Hydrocarbons are the compounds of carbon and hydrogen atoms. Those hydrocarbons which contain only single carbon-carbon bonds are called alkanes (saturated hydrocarbons) while those having double and triple bonds are called alkenes and alkynes respectively (unsaturated hydrocarbon).

Q13. Give reason for the following : Kerosene does not decolourise bromine water while cooking oils do.

Ans:

Cooki4ng oils (unsaturated compounds) decolourise bromine water due to formation of addition products whereas kerosene (saturated compound) does not decolourise bromine water.

Q14. What happens when 5% alkaline KMnO4 solution is added drop by drop to warm ethanol taken in a test tube? State the role of alkaline KMnO4 solution in this reaction.

Ans:

When 5% alkaline KMnO4 solution is added drop by drop to warm ethanol then it gets oxidised to ethanoic acid.

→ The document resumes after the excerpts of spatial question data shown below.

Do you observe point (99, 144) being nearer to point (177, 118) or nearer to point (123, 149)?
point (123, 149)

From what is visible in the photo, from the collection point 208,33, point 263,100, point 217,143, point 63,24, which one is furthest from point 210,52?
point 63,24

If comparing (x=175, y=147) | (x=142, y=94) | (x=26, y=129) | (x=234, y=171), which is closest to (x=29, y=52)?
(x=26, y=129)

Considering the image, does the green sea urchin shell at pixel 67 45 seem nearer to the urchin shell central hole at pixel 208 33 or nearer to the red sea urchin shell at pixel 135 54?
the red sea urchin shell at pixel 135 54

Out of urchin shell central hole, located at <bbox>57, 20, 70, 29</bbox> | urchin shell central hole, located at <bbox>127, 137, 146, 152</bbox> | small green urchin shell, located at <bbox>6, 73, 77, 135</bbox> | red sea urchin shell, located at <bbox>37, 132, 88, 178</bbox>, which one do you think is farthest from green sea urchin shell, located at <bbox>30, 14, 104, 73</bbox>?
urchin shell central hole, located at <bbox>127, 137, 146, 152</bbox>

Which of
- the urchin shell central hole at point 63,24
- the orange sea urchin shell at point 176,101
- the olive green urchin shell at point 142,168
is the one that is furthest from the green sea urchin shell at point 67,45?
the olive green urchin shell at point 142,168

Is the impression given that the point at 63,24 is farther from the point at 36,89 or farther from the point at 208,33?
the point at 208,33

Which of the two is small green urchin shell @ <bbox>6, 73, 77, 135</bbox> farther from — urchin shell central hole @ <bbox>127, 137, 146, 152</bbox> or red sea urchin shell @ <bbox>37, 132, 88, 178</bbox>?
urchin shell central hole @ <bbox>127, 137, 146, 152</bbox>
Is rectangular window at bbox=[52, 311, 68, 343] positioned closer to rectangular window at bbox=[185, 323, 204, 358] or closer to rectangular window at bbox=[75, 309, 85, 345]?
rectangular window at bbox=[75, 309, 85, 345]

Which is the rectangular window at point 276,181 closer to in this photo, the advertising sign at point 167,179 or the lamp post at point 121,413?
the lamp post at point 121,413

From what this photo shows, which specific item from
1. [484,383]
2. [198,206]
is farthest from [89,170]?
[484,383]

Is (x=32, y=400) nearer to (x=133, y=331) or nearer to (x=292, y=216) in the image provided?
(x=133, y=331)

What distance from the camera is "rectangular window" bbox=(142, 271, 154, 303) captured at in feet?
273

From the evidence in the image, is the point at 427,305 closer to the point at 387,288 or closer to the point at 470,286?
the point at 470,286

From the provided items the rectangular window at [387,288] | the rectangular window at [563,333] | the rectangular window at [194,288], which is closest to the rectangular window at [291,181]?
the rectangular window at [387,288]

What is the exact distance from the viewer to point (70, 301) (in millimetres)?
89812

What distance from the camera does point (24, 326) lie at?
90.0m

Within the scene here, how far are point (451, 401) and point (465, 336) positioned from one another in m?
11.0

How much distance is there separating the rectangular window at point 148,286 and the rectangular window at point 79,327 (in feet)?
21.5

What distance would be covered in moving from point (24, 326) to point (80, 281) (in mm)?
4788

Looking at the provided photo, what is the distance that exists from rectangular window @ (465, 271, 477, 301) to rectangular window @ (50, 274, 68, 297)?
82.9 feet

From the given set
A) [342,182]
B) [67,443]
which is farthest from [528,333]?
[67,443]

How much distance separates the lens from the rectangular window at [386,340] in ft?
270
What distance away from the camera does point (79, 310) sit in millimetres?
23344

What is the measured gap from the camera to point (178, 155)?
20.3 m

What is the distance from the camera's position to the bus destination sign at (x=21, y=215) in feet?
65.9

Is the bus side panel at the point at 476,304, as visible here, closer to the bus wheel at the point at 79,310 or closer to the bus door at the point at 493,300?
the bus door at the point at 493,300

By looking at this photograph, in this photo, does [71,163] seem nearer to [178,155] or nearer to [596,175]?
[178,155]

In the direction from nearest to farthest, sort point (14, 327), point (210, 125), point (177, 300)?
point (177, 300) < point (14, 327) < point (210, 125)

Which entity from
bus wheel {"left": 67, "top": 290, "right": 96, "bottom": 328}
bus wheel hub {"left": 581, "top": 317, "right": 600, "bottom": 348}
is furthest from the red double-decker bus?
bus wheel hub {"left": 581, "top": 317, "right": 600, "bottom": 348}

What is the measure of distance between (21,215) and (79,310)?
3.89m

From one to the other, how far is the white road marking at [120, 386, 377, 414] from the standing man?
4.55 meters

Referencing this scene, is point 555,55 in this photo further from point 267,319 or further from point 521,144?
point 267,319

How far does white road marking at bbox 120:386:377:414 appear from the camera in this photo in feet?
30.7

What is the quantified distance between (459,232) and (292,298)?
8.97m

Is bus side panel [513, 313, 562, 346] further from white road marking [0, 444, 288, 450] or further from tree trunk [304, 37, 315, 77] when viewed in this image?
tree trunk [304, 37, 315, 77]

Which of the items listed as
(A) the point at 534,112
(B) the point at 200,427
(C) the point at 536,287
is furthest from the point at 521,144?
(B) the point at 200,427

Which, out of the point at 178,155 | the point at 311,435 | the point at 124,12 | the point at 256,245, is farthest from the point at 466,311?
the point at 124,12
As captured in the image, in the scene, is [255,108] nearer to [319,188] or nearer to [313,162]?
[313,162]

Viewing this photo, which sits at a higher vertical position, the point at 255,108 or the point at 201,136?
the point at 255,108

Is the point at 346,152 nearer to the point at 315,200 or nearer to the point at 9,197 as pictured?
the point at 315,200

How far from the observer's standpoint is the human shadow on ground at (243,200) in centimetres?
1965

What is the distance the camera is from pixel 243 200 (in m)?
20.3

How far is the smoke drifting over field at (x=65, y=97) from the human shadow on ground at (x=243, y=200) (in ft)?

Carbon and its Compounds Chapter Wise Important Questions Class 10 Science Img 32

CH₃ CH₂ OH –> CH₃ COOH

Here, alkaline KMnO4 acts as an oxidising agent i.e., the substance which is capable of adding oxygen to others. Thus, alkaline KMnO4 provides oxygen to ethanol to form ethanoic acid.

Q15. Two carbon compounds X and Y have the molecular formula C4H8 and C5H12 respectively. Which one of these is most likely to show addition reaction? Justify your answer. Also give the chemical equation to explain the process of addition reaction in this case.

Ans:

All unsaturated hydrocarbons (containing double or triple bonds) have tendency to get converted to saturated hydrocarbons (single bonds) by adding small molecules such as hydrogen (H2), halogens (X2), etc. Such reactions are called addition reactions.

Compound X i.e., C4H8 belongs to alkene series (CnH2n) while compound Y i.e., C5H12 belongs to alkane series (CnH2n+2). Thus, compound X will undergo addition reaction.